* Given instruction:
Copy the lines from the one containing "From what you can see, which of" through the one containing "174125 millimetres", and replace "camera" with "viewer". Leave everything else in those items unchanged.
☆ ☆ ☆ ☆
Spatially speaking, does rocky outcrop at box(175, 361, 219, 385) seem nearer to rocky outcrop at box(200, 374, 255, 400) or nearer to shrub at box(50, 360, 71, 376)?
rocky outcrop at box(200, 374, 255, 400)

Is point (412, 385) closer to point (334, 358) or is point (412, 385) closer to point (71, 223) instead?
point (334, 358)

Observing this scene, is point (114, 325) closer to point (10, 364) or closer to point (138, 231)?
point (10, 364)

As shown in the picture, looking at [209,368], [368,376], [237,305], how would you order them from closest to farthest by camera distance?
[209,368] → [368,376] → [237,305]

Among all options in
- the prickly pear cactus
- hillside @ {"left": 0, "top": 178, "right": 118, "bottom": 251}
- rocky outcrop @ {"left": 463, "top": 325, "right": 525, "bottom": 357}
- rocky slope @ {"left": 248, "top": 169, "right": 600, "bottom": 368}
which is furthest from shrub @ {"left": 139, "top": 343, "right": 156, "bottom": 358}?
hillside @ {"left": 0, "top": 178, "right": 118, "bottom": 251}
☆ ☆ ☆ ☆
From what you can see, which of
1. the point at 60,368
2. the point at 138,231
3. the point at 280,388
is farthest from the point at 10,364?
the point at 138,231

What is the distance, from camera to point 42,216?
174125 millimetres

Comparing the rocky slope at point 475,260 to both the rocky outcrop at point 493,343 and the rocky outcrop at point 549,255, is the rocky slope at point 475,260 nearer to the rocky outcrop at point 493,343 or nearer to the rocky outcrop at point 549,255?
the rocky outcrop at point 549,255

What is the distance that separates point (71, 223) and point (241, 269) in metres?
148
☆ ☆ ☆ ☆
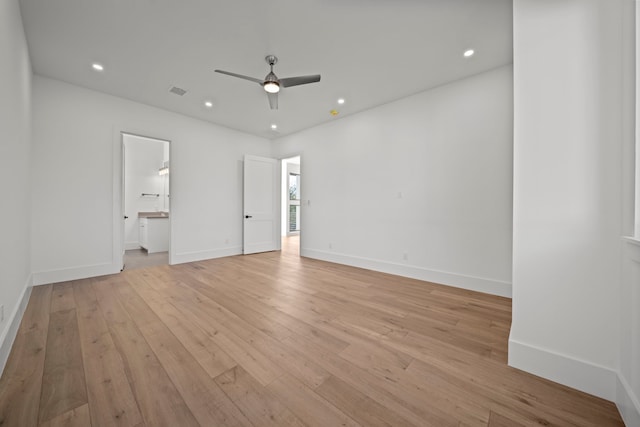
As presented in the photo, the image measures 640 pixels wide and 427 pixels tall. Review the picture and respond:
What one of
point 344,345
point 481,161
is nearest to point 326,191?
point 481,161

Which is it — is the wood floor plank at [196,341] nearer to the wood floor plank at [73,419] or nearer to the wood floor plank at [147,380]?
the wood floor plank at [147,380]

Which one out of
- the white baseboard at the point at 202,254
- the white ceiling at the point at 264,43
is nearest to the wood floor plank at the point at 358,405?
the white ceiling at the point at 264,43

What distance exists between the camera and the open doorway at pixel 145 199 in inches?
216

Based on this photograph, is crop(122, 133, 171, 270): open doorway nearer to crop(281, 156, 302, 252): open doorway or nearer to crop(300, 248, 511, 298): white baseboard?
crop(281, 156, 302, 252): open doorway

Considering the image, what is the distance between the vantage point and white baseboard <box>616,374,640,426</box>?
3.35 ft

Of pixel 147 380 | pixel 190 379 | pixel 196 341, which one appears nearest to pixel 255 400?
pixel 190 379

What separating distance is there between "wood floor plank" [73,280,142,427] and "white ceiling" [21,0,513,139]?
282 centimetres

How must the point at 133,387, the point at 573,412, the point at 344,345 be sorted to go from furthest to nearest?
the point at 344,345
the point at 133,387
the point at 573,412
☆ ☆ ☆ ☆
* Solution for this exercise:
From what you can see, which of
1. the point at 60,368
2. the point at 138,231
3. the point at 280,388
is farthest from the point at 10,364?
the point at 138,231

What is the distance, from viewer to point 42,216?
174125 millimetres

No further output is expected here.